**PASSAGE SHOWN**
────────
Whether, as the Sierra Club claims, the district court misunderstood what kind of EIS it was seeking, and accordingly considered the issue under the wrong standard, is irrelevant. With a project-specific EIS such as the Sierra Club claims to have sought, the standard is whether the Forest Service’s FONSI was arbitrary and capricious. See Marsh v. Oregon Natural Resources Council, 490 U.S. 360, 376-78, 109 S.Ct. 1851, 1860-61, 104 L.Ed.2d 377 (1989). Because we found the EA adequate, all we need consider is whether the Forest Service’s FONSI was arbitrary or capricious. On our review, we find the Service thoughtfully reviewed the EA and reasonably concluded a FONSI was appropriate. We hold there was no requirement for the Forest Service to prepare a site specific EIS.
We affirm the order granting summary judgment to the Forest Service.
. Land and Resource Management Plan-Black Hills National Forest at 1-1 [Forest Plan].
. The purpose of NEPA is to ensure that government agencies act on full information and that interested groups have access to such information. NEPA thus imposes procedural requirements, but not substantive results on agencies such as the Forest Service. Marsh v. Oregon Natural Resources Council, 490 U.S. 360, 371, 109 S.Ct. 1851, 1858, 104 L.Ed.2d 377 (1989); Vermont Yankee Nuclear Power Corp. v. Natural Resources Defense Council, Inc., 435 U.S. 519, 98 S.Ct. 1197, 55 L.Ed.2d 460 (1978).
. An “objective” is a measurable result relating to a plan goal that is intended to be achieved within a certain time.
. Finding of no significant impact
[(FONSI)] means a document by a Federal agency briefly presenting the reasons why an action ... will not have a significant effect on the human environment and for which an envi*838ronmental impact statement therefore will not be prepared.
40 C.F.R. § 1508.13.
. As used here, "the Sierra Club” denotes all appellants which includes the Black Hill Chapter of the Sierra Club and the Native Ecosystems Council.
. The Honorable Richard H. Battey, United States District Judge for the District of South Dakota.
. This section states:
Cumulative impact is the impact on the environment which results from the incremental impact of the action when added to other past, present, and reasonably foreseeable future actions regardless of what agency (Federal or non-Federal) or person undertakes such other actions. Cumulative impacts can result from individually minor but collectively significant actions taking place over a period of time.
. Habitat fragmentation refers to “the creation of a complex mosaic of spatial and successional habitats from formerly contiguous habitat. Loss of habitat ... threatenfs] the viability of wildlife populations, the components of biotic diversity.” John F. Lehmkuhl and Leonard F. Ruggiero, Forest Fragmentation in the Pacific Northwest and its Potential Effects on Wildlife, Appellant’s Appendix at 240. Biodiversity refers to the number of different species present in a given habitat.
. Photos of the Black Hills from the 1870s show the effect of forest management, especially fire prevention, has been to allow the expansion of forest into formerly open areas.
────────
**RECORD SET**
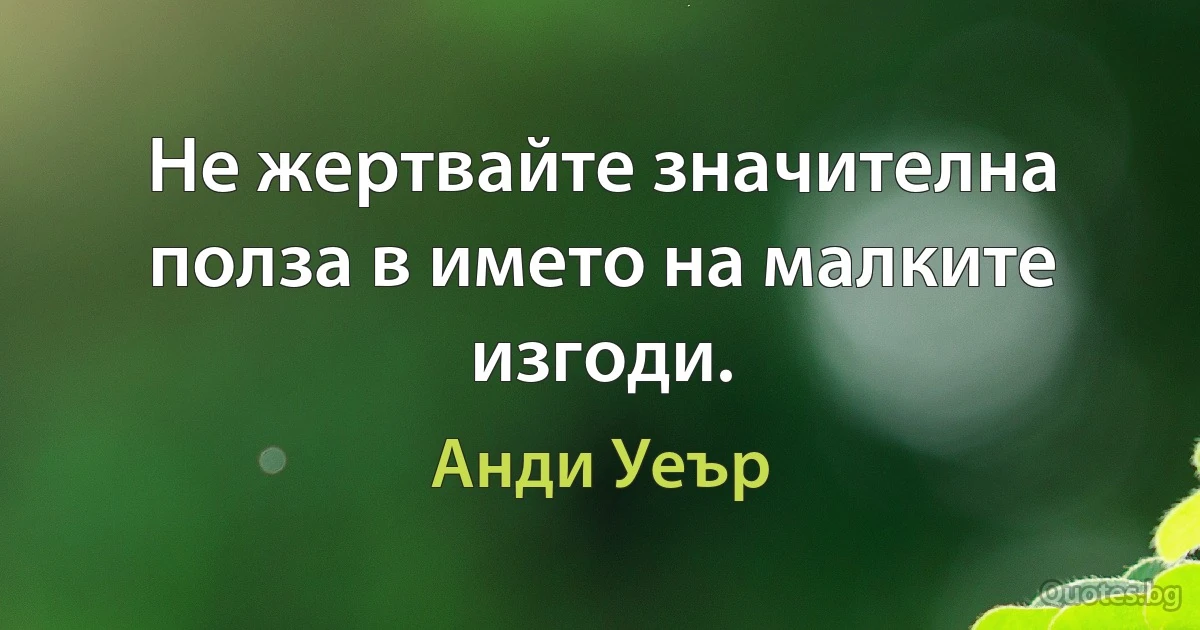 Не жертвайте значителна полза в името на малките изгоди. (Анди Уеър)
────────
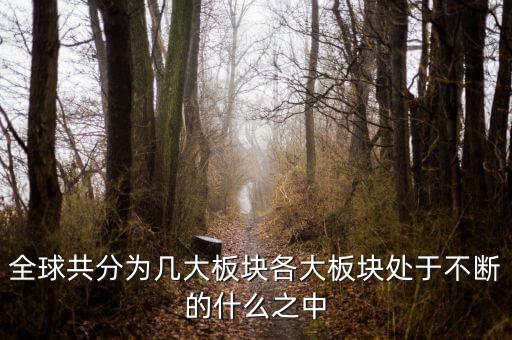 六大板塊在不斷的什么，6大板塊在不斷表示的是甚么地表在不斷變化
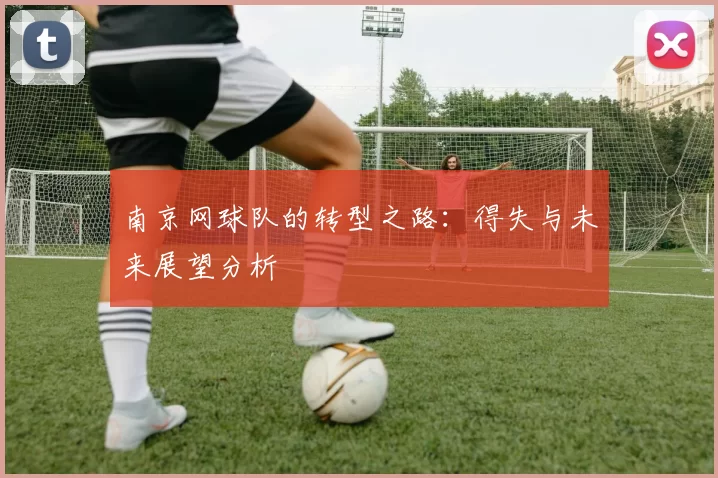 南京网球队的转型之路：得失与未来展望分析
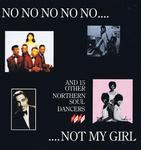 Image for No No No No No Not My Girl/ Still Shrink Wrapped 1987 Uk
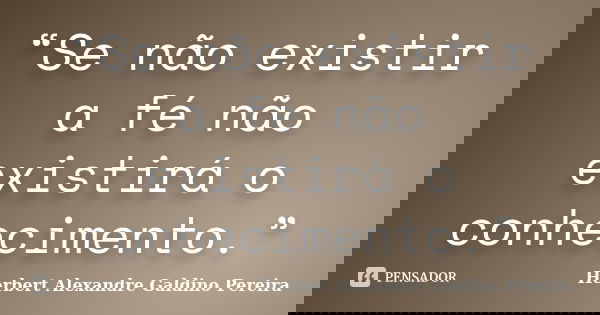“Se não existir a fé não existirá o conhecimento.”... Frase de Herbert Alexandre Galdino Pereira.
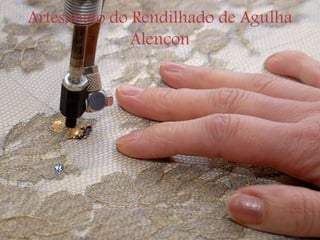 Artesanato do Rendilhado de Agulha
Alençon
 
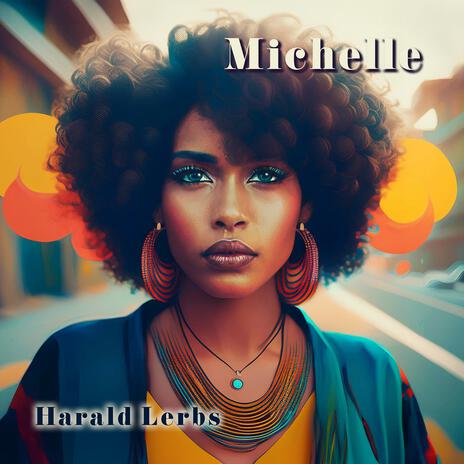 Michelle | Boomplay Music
────────
**EXPLORE THE MATERIAL**
• 1. List each technical term that the footnotes of the opinion excerpt above define.
• 2. Print the opinion excerpt between "Whether, as the" and "to the Forest Service.", inclusive.

**ANSWERS GIVEN**
• 1.
objective
finding of no significant impact (FONSI)
cumulative impact
habitat fragmentation
biodiversity

• 2.
Whether, as the Sierra Club claims, the district court misunderstood what kind of EIS it was seeking, and accordingly considered the issue under the wrong standard, is irrelevant. With a project-specific EIS such as the Sierra Club claims to have sought, the standard is whether the Forest Service’s FONSI was arbitrary and capricious. See Marsh v. Oregon Natural Resources Council, 490 U.S. 360, 376-78, 109 S.Ct. 1851, 1860-61, 104 L.Ed.2d 377 (1989). Because we found the EA adequate, all we need consider is whether the Forest Service’s FONSI was arbitrary or capricious. On our review, we find the Service thoughtfully reviewed the EA and reasonably concluded a FONSI was appropriate. We hold there was no requirement for the Forest Service to prepare a site specific EIS.
We affirm the order granting summary judgment to the Forest Service.